READING TEXT:
Objectives: To develop a self nano-emulsifying delivery system (SNEDS) for model peptide lanreotide providing a protective effect towards thiol-disulfide exchange reactions.
Methods: Ion-paired complexes of lanreotide with surfactants were prepared. In the following, Log P (octanol/water) of these complexes was determined. Lanreotide-loaded SNEDS (Lan/Deo-SN2 and Lan/Deo-SN3) were characterized for payload, droplet size and zeta potential. Lan/Deo-SN2 and Lan/Deo-SN3 were incubated with reduced glutathione (GSH) and thiol-enriched casein peptones for the assessment of thiol-disulfide exchange reactions. Ultra-centrifugation was used for separation of lanreotide released from SNEDS.
Results: A maximum payload of 6.4% was achieved for Lan/Deo-SN2. Mean droplet size of Lan/Deo-SN2 and Lan/Deo-SN3 was 45 ± 0.20 nm and 37 ± 0.02 nm, respectively. Both formulations showed significant protection towards thiol-disulfide exchange reactions. After 3 h of incubation with GSH, 48% and 80% of lanreotide remained intact when incorporated in Lan/Deo-SN2 and Lan/Deo-SN3, respectively. Furthermore, Lan/Deo-SN2 and Lan/Deo-SN3 showed 47% and 51% protection against thiol enriched casein peptones, respectively. Both formulations showed sustained lanreotide release over a period of 3 h.
Conclusion: Owing to the results, the above-mentioned approach might be a useful tool to overcome the sulfhydryl barrier of the GI-tract.
Keywords: Lanreotide acetate; glutathione; ion pairing; self nano-emulsifying delivery system; thiol-disulfide exchange reactions.

PROMPT 1: Write out the part of the lanreotide abstract starting at "Objectives: To develop" and ending at "effect towards thiol-disulfide exchange reactions.".
PROMPT 2: In the lanreotide abstract, what percentage of lanreotide remained intact in Lan/Deo-SN3 after 3 h of incubation with GSH?
The entries come from a separate source, not from the lanreotide abstract.

DATA TO EXAMINE:
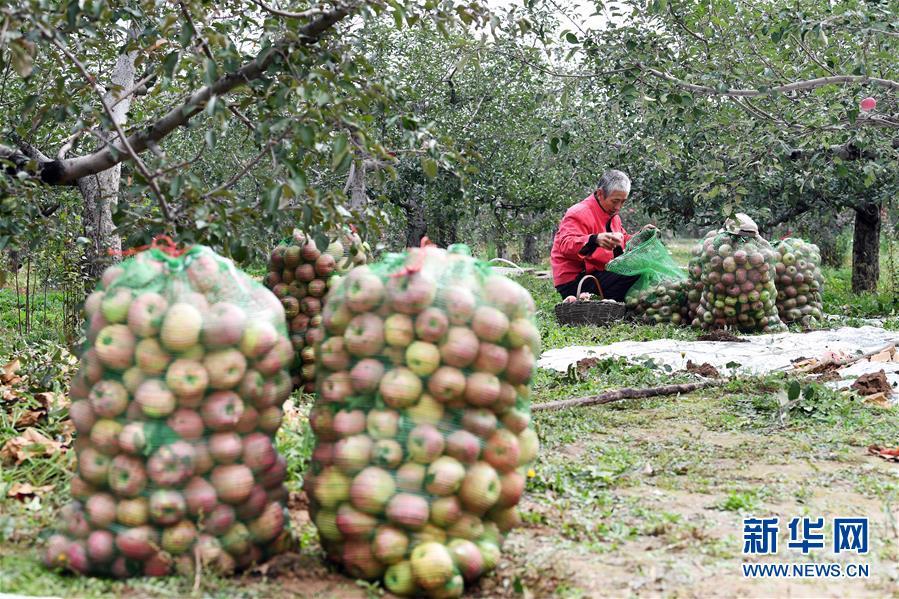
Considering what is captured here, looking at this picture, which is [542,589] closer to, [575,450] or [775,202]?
[575,450]

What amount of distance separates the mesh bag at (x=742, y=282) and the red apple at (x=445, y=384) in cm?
640

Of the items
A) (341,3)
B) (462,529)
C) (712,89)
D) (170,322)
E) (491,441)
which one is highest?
(712,89)

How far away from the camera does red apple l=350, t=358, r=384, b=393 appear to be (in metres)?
2.57

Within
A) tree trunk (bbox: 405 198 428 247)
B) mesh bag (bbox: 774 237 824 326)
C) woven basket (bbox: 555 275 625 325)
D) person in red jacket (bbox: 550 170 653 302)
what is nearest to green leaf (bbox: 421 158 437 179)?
woven basket (bbox: 555 275 625 325)

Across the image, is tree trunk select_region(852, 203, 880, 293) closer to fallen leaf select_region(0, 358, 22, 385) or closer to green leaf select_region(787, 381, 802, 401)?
green leaf select_region(787, 381, 802, 401)

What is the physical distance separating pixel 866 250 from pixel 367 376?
12233mm

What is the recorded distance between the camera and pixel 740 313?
855 centimetres

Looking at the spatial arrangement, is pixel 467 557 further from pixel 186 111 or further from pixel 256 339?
pixel 186 111

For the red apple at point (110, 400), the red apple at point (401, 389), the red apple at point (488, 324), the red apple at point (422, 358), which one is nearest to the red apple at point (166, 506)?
the red apple at point (110, 400)

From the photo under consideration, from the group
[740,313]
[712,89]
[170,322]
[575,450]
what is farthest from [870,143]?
[170,322]

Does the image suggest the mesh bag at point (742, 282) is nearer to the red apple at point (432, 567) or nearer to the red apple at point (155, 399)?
the red apple at point (432, 567)

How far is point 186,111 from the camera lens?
12.9 feet

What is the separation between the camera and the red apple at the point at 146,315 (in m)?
2.50

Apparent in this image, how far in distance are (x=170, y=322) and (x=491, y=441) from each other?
3.12ft
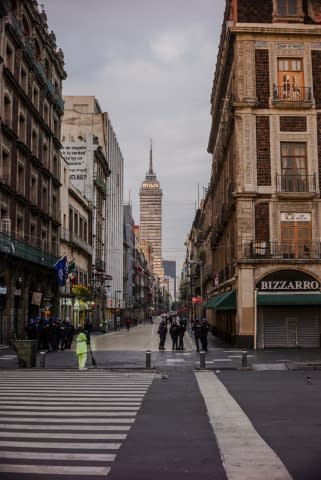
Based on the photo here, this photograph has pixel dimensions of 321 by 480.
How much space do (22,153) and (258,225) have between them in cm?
1679

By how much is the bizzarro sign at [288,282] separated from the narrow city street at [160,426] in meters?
13.9

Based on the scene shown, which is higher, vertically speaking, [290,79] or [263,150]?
[290,79]

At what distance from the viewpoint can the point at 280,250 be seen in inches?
1355

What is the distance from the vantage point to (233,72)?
3794cm

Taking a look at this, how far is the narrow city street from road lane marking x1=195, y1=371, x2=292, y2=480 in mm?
13

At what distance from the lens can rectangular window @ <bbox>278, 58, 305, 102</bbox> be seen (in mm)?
35812

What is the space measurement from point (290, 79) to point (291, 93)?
3.01 feet

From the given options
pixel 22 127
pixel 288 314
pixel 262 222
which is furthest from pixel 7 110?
pixel 288 314

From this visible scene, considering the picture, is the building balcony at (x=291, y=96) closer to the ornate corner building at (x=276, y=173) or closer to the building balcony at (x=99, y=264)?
the ornate corner building at (x=276, y=173)

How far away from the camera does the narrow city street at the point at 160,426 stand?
299 inches

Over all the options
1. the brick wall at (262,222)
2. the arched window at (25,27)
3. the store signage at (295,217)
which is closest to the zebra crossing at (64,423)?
the brick wall at (262,222)

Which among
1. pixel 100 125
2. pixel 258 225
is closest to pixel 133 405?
pixel 258 225

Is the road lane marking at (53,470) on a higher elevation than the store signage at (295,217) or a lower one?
lower

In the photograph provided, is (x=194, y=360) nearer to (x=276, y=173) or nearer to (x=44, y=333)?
(x=44, y=333)
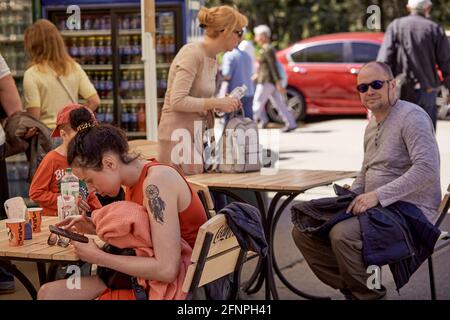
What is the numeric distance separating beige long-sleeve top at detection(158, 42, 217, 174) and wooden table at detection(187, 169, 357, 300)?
30 centimetres

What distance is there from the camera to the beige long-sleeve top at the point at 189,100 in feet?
20.2

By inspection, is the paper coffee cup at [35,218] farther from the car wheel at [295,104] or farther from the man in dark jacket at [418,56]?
the car wheel at [295,104]

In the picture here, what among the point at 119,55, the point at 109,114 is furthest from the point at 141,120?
the point at 119,55

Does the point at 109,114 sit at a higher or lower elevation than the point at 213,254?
lower

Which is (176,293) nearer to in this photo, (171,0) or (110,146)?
(110,146)

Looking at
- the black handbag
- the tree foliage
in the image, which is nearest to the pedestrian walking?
the black handbag

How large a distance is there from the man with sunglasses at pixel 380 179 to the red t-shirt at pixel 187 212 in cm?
126

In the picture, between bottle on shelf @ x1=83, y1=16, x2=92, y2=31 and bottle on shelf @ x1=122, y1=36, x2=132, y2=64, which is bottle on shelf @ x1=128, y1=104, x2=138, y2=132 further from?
bottle on shelf @ x1=83, y1=16, x2=92, y2=31

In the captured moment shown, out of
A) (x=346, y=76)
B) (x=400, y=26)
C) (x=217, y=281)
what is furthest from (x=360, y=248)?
(x=346, y=76)

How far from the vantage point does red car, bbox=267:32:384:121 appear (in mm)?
17922

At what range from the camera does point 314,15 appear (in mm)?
29609

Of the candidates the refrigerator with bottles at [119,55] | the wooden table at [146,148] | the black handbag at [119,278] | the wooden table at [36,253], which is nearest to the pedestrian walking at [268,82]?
the refrigerator with bottles at [119,55]

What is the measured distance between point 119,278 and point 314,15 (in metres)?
26.3

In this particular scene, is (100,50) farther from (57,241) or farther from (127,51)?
(57,241)
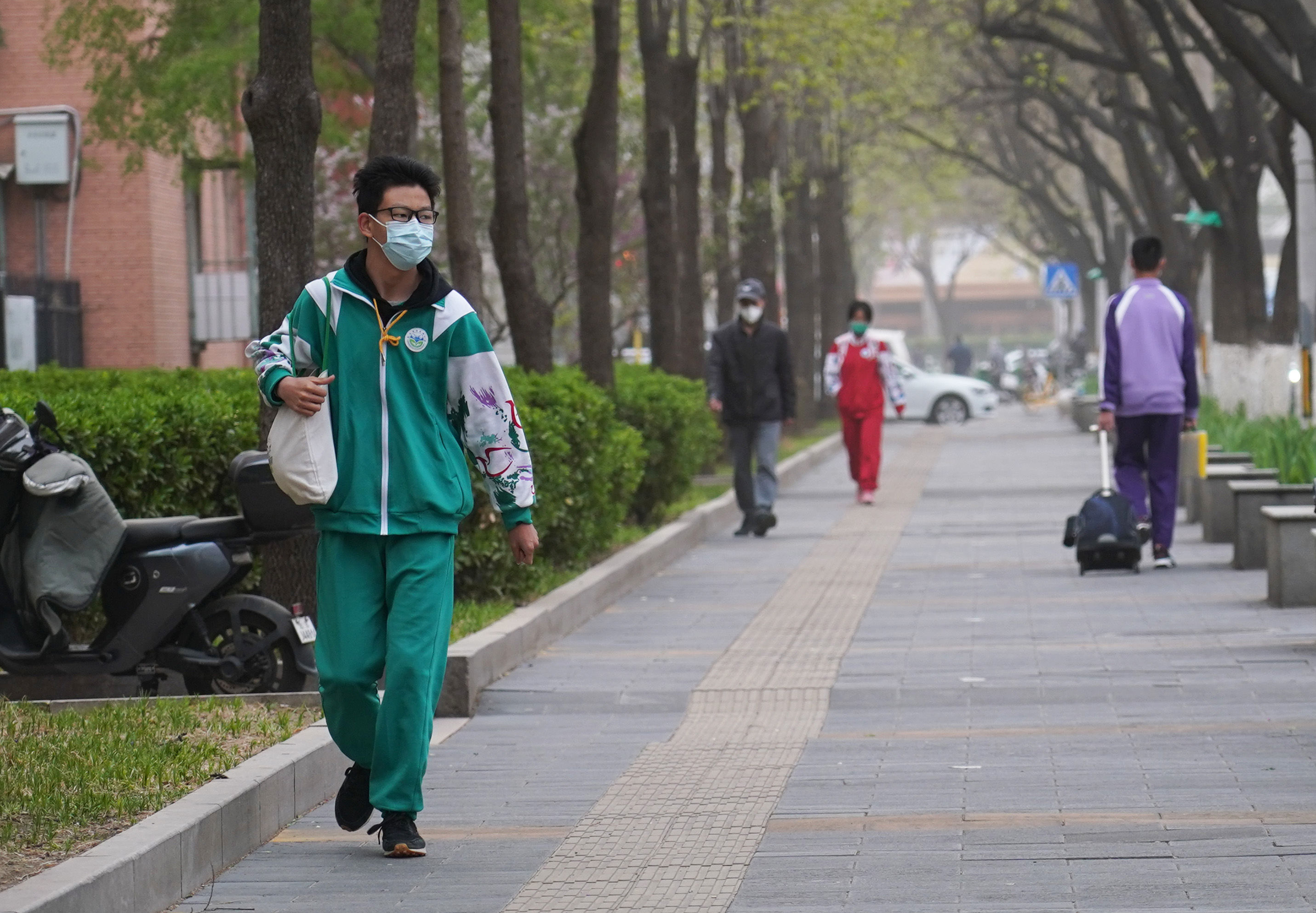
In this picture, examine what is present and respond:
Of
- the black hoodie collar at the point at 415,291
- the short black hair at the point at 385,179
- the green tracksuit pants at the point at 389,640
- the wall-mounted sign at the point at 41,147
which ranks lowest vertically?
the green tracksuit pants at the point at 389,640

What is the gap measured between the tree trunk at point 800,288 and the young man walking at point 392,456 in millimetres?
27235

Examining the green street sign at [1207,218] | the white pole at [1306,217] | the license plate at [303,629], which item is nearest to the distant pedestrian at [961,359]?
the green street sign at [1207,218]

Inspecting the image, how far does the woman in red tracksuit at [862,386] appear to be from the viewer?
20359mm

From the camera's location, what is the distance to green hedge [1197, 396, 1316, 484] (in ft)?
45.2

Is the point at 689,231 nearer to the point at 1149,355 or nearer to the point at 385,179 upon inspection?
the point at 1149,355

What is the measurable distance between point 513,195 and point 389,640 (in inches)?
385

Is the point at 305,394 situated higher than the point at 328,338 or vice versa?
the point at 328,338

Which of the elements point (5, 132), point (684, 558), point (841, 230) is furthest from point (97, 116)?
point (841, 230)

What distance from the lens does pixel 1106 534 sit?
44.6ft

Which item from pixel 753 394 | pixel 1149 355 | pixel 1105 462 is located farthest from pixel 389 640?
pixel 753 394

ANSWER SPACE 1:
Objectives: To develop a self nano-emulsifying delivery system (SNEDS) for model peptide lanreotide providing a protective effect towards thiol-disulfide exchange reactions.

ANSWER SPACE 2: 80%